● **Work to be completed**
Which lines in the records below contain the word "farther", counting uppercase and lowercase as different? Find each one and copy it out in full.

● **Material to process**
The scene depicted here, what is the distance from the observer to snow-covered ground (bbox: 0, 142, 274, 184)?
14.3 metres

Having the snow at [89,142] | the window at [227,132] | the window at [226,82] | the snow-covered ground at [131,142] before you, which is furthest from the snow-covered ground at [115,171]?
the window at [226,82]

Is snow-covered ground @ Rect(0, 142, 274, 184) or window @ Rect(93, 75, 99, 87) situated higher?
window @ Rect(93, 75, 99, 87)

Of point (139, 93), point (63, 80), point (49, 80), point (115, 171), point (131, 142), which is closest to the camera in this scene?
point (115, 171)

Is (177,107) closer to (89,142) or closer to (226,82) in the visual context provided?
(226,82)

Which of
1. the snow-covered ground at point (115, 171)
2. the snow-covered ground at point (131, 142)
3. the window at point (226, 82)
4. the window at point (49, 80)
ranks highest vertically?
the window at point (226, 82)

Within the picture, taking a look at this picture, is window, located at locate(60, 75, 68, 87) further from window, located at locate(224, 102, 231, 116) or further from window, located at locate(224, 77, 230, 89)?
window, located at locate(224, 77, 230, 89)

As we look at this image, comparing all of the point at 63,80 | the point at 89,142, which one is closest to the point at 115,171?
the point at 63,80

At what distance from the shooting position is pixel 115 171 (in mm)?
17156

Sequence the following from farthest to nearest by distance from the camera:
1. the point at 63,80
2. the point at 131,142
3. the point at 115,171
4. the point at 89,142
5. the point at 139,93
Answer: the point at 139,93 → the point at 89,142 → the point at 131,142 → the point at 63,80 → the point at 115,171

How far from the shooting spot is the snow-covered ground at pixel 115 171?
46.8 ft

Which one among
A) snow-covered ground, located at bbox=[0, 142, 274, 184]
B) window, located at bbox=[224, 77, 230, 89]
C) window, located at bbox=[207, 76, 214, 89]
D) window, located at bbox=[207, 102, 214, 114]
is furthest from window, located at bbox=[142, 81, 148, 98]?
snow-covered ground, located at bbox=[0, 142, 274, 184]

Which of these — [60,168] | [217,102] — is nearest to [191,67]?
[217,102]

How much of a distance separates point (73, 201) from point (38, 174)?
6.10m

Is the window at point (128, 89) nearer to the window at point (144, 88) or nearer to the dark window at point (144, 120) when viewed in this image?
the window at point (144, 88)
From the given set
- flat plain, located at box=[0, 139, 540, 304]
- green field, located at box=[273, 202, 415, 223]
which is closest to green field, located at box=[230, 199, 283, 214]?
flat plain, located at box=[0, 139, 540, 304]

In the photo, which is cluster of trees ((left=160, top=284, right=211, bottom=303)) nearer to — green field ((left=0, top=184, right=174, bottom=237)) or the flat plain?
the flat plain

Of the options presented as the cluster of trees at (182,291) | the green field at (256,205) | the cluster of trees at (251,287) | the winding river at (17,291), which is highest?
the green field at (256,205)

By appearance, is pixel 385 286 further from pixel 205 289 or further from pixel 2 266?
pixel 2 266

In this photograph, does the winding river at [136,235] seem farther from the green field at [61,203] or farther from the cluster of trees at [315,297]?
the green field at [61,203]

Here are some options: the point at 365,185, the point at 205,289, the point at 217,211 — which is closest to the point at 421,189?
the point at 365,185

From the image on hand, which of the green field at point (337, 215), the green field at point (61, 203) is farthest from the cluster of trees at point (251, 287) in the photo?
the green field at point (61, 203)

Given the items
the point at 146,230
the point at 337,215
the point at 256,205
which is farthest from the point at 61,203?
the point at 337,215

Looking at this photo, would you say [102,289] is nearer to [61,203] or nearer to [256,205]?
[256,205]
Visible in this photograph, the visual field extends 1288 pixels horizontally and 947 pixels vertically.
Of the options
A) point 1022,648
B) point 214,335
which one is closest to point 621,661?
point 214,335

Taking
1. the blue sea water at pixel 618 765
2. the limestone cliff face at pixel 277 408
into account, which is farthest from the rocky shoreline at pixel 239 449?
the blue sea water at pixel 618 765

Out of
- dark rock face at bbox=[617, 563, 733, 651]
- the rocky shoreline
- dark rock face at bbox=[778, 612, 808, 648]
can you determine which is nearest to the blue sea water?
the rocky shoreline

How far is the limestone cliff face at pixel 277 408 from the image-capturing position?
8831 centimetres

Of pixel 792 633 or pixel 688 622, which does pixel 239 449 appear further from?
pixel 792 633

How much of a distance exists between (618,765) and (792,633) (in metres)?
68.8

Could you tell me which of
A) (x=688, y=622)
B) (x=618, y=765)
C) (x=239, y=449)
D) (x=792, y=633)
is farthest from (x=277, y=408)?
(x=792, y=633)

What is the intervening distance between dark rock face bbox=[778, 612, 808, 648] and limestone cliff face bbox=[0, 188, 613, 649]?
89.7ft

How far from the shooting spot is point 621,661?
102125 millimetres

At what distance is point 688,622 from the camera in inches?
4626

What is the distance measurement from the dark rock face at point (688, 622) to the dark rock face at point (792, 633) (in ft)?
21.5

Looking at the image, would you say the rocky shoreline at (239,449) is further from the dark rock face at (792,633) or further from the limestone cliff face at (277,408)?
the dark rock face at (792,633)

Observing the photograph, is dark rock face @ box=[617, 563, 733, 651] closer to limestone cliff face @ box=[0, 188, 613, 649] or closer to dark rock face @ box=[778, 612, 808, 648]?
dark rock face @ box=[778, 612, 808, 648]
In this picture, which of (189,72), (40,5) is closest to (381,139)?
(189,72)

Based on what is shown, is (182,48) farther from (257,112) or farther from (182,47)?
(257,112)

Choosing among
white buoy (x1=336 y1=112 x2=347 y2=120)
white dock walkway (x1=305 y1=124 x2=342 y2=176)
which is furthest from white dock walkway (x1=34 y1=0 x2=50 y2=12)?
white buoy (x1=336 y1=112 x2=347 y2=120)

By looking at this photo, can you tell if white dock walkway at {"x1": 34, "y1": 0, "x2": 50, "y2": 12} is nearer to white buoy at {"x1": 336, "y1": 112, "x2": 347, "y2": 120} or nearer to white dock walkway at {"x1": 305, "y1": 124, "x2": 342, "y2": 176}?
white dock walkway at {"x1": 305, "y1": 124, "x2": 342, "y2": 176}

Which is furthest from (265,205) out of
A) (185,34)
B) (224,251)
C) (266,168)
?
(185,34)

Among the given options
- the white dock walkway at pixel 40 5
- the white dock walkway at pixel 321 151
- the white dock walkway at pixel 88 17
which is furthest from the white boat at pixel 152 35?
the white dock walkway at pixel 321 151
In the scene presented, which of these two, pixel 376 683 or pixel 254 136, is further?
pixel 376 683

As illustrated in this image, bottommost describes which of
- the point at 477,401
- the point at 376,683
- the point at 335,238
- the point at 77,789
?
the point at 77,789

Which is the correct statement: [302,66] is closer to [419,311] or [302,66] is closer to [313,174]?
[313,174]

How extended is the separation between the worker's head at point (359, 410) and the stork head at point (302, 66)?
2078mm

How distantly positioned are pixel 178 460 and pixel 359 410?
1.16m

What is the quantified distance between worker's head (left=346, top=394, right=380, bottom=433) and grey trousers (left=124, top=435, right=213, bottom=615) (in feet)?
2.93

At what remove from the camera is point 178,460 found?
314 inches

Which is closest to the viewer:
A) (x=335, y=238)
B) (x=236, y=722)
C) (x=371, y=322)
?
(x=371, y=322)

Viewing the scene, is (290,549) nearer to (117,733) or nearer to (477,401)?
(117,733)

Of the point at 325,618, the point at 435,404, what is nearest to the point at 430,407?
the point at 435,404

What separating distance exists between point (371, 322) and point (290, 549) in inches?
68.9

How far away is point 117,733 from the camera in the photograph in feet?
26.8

● **Complete output**
In this photograph, does the winding river at [136,235] seem farther from the green field at [61,203] or farther from the cluster of trees at [315,297]?
Based on what is shown, is (182,48) farther from (257,112) or farther from (182,47)?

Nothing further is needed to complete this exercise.